患者が普通に示すような忌避、抵抗、拒否の姿勢ではなく、敬意をもって問いかける姿勢で心身の症状に向き合うことが、状態依存記憶・連想にアクセスする第一歩である。そのような記憶・連想は、表出し、発展したがっている(個性化したがっている)、人格のさまざまな要素からの合図・信号かも知れない。

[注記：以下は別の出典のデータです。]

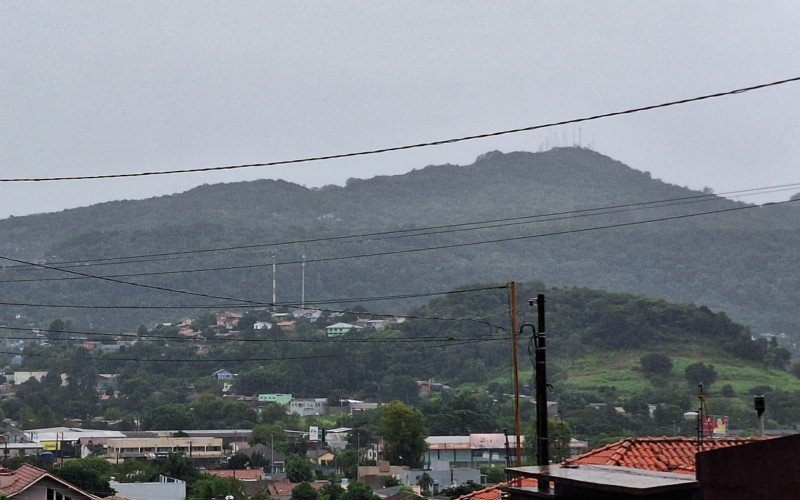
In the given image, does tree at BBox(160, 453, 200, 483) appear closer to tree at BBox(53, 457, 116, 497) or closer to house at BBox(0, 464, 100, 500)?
tree at BBox(53, 457, 116, 497)

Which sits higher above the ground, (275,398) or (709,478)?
(709,478)

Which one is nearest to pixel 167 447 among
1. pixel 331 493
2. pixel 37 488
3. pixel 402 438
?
pixel 402 438

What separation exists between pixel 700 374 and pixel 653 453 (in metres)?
122

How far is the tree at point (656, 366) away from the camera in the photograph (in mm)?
144750

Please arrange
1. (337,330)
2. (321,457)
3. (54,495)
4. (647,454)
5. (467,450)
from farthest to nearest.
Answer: (337,330) → (321,457) → (467,450) → (54,495) → (647,454)

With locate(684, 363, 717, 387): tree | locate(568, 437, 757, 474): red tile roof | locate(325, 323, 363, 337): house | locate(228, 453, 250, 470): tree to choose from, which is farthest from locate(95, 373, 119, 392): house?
locate(568, 437, 757, 474): red tile roof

普通、私は、ひとつの症状を患者の内面でより大きく創造的に発展するための信号に変換するという概念を、おおむね次のように話している(Rossi, 1986b, p.20)。

あなたは一日中、いつでも必要に応じて真にゆったりと休息をとるだけで、自然な形の自己催眠を利用できます。ただ目を閉じて、一番心地よく感じる身体の部位に心を集中するだけでいいのです。心地よい部分を突き止めたら、ただその心地よさに浸り、それが自然に深まって身体の中に広がるままにしておいて下さい。本当の心地よさに深く浸ることは、あなたの副交感神経系−あなたに生まれつき備わったリラックス反応−を働かせることです。これは、あなたの身体の自然なウルトレイディアン・リズムの休息の相がもつ癒しの力を、最大に高める最も簡単な方法です。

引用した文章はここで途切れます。